Multibody Grouping from Motion Images | 数据学习(DataLearner)

摘要

We want to deduce, from a sequence of noisy two-dimensional images of a scene of several rigid bodies moving independently in three dimensions, the number of bodies and the grouping of given feature points in the images to the bodies. Prior processing is assumed to have identified features or points common to all frames and the images are assumed to be created by orthographic projection (i.e., perspective effects are minimal). We describe a computationally inexpensive algorithm that can determine which points or features belong to which rigid body using the fact that, with exact observations in orthographic projection, points on a single body lie in a three or less dimensional linear manifold of frame space.
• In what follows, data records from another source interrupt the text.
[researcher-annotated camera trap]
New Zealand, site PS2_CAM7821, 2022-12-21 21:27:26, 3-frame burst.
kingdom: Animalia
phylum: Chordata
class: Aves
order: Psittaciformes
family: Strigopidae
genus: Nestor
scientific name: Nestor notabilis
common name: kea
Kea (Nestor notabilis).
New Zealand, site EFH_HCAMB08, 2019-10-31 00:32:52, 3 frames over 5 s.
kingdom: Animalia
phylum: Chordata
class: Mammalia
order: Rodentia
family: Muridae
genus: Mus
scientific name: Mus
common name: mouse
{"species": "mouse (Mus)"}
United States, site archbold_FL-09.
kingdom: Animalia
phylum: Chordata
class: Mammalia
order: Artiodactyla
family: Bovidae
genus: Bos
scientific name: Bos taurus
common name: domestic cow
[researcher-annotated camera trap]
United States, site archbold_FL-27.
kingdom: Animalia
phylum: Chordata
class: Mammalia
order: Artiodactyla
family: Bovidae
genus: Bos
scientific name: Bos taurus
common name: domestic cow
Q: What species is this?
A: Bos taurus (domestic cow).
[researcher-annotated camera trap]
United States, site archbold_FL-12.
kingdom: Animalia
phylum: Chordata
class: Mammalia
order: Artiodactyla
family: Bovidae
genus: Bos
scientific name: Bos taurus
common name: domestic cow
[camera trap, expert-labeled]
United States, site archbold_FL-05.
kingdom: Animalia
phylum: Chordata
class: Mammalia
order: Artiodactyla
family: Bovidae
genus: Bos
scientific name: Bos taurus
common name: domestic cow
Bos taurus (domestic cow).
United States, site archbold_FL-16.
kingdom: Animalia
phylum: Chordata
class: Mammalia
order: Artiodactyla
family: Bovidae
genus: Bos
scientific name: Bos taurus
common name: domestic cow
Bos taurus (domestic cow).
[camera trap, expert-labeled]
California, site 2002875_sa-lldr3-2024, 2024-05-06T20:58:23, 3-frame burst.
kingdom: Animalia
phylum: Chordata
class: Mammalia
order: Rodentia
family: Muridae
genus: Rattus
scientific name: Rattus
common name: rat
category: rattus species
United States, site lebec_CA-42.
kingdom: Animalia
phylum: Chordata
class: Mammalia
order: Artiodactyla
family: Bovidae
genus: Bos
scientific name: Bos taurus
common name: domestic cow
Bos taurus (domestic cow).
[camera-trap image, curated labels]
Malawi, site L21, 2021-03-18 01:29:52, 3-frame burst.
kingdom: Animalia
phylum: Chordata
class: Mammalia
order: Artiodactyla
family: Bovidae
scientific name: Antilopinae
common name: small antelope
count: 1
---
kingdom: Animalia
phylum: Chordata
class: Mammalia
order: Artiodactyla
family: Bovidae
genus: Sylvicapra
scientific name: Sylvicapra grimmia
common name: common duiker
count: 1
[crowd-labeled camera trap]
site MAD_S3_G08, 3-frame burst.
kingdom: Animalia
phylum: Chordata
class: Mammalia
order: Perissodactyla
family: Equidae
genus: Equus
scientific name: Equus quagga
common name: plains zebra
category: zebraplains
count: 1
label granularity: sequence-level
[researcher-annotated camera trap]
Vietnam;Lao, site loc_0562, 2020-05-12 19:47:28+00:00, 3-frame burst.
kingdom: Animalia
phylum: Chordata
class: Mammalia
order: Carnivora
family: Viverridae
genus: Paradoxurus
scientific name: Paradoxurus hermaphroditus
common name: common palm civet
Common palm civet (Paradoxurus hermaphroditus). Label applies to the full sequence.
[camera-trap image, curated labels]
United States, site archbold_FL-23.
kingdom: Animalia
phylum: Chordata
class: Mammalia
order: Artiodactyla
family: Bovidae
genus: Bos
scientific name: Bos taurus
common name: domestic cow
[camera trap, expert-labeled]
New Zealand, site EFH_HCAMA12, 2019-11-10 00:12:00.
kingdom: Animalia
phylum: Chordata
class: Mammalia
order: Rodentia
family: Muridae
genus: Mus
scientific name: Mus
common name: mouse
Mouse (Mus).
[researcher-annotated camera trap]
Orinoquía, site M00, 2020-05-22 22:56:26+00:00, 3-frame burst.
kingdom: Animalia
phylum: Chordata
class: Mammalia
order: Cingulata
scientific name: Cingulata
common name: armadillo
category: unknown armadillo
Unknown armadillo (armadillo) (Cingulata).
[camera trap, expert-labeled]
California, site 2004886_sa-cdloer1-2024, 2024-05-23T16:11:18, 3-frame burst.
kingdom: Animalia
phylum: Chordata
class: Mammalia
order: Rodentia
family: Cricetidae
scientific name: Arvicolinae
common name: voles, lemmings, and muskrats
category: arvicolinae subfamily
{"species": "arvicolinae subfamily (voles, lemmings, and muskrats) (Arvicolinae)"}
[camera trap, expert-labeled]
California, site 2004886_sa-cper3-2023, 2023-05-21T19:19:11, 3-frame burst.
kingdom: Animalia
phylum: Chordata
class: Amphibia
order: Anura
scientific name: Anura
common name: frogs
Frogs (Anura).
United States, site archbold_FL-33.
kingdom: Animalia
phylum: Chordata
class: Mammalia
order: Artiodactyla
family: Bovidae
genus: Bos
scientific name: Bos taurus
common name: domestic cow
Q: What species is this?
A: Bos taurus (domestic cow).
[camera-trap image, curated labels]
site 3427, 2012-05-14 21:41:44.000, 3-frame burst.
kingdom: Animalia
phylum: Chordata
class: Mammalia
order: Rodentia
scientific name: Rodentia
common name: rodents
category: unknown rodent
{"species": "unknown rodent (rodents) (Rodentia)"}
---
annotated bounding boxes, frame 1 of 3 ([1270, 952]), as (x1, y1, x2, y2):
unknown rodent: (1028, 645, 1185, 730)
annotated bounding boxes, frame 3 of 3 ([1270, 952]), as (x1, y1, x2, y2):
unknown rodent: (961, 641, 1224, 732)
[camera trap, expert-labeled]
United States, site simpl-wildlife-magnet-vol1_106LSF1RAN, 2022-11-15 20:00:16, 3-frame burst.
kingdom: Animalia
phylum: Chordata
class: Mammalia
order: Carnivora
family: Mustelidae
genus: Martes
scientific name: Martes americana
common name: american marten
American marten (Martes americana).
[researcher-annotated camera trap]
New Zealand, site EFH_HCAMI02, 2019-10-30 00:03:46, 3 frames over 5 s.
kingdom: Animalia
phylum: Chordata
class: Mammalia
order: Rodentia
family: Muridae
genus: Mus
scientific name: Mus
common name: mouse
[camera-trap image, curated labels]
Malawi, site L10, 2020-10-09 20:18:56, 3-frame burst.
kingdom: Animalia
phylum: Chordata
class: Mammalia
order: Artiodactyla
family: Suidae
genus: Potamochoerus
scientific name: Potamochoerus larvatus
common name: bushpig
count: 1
If there are enough observations and independent motions, these manifolds can be viewed as a set linearly independent, four or less dimensional subspaces. We show that the row echelon canonical form provides direct information on the grouping of points to these subspaces. Treatment of the noise is the most difficult part of the problem. This paper uses a statistical approach to estimate the grouping of points to subspaces in the presence of noise by computing which partition has the maximum likelihood. The input data is assumed to be contaminated with independent Gaussian noise. The algorithm can base its estimates on a user-supplied standard deviation of the noise, or it can estimate the noise from the data. The algorithm can also be used to estimate the probability of a user-specified partition so that the hypothesis can be combined with others using Bayesian statistics.